With institutional review board approval, a dataset was collected from the files of patients who had undergone gastric endoscope imaging in the Department of Internal Medicine at Gyeongsang National University, South Korea. For this study, 940 normal and 465 abnormal endoscopy images from 90 patients were collected. All of the images were chosen and classified by internists. We randomly divided the patient cases into two subsets, the training set and the test set. Table 1 shows the frequency of each disease seen in the abnormal images.

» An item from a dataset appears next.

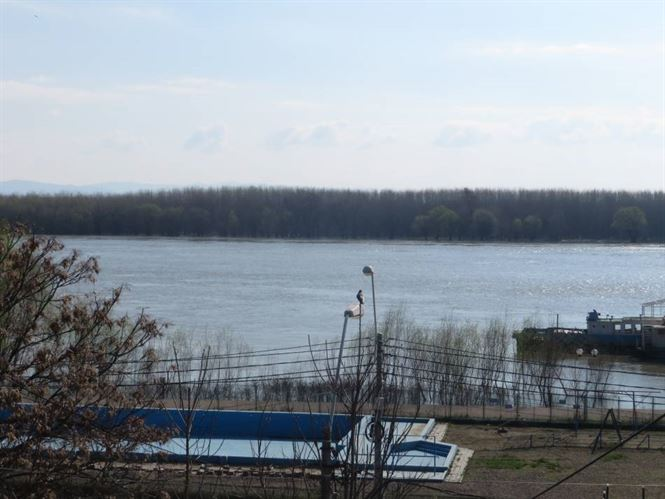 Cod portocaliu pe Dunare, pe sectorul Harsova-Braila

Table 1 Frequency of each disease included in the abnormal images

Full size table

The training set included a total of 738 images, 493 normal and 245 abnormal. The test set included a total of 667 images, 447 normal and 220 abnormal. The types of lesions included in the dataset are shown in Fig. 2. The abnormal images included different gastric diseases such as gastric cancer, gastric ulcers, gastric cancer, and gastric bleeding. All of the lesions were cancerous gastric lesions [14].

2.2 Image Segmentation

The training data were applied to the deep learning model after image segmentation. Image segmentation is a process in which similar features within an image are grouped together; in this work, the SLIC superpixel and FRFCM algorithms were used for the segmentation. Deep learning was then performed using the segmented images. It is important to optimize image segmentation because there is a risk of under- or over-segmentation. In the case of over-segmentation, it is difficult to extract the image features because the area is too small. On the other hand, under-segmentation does not provide enough information about the desired area. In Fig. 3, the areas containing the desired characteristics are shown in circles, Fig. 3a shows the optimal-segmentation. When information is extracted from a circle containing a desired feature, over-segmentation results in information also being extracted from other areas (Fig. 3b). On the other hand, under-segmentation does not extract all of the information about the desired feature as the segment is smaller than the feature (Fig. 3c). Therefore, it is important to find the optimum segmentation value through several repetitions in order to extract the information effectively. Figure 4 provides the flowchart summarizing the proposed model. First, the segmentation parameter was set to 9 in the proposed CADx system. Given that the optimal segmentation parameters vary from one algorithm to another, it is possible to assess how two algorithms perform for the same parameter.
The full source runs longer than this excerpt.